What needs to be done ▸ Below is a listing. Return the lines from the one that contains "FAO: Reparto desigual" to the one that contains "Linie papilarne", both ends included, verbatim and with no pictures.

Data shown ▸

*****

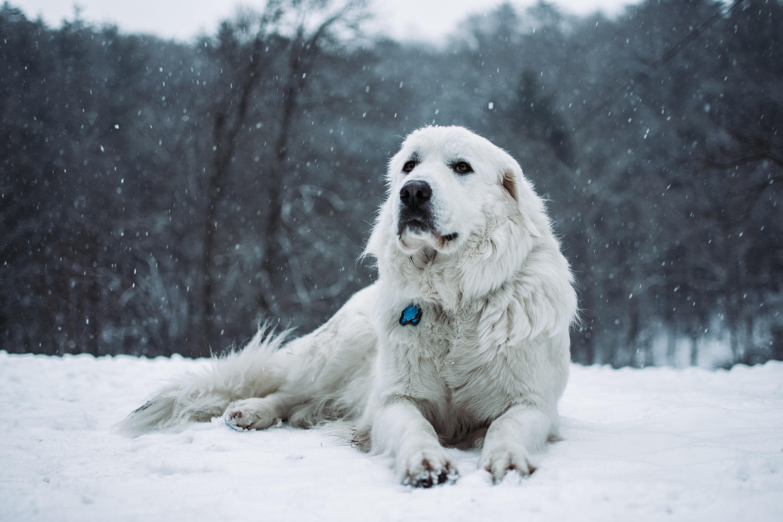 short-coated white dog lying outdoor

*****

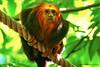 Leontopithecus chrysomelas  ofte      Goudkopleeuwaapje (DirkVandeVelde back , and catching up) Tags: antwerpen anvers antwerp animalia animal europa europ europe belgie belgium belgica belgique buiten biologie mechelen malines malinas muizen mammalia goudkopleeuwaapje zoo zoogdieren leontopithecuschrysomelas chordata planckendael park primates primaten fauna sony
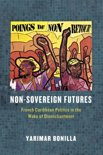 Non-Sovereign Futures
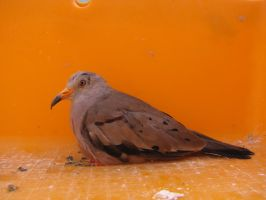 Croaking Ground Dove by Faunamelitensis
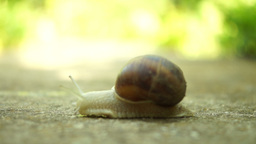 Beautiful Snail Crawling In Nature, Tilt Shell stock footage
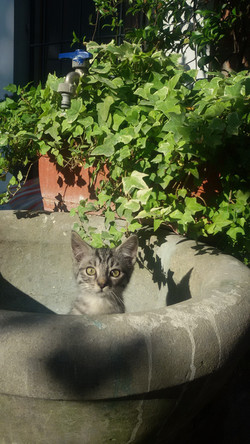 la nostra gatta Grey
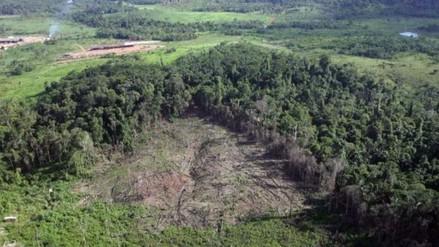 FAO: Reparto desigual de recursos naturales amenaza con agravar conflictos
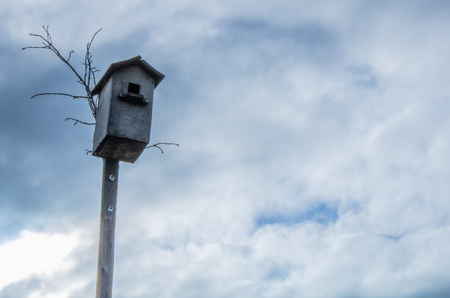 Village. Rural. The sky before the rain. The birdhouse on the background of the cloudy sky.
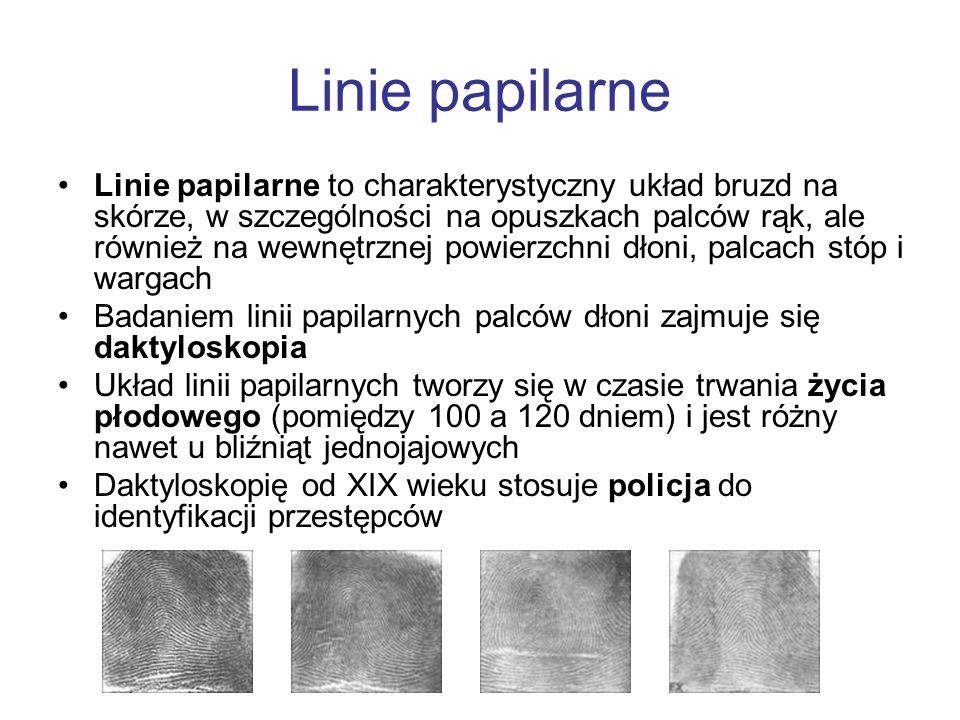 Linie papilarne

*****

Written reply ▸
 FAO: Reparto desigual de recursos naturales amenaza con agravar conflictos
 Village. Rural. The sky before the rain. The birdhouse on the background of the cloudy sky.
 Linie papilarne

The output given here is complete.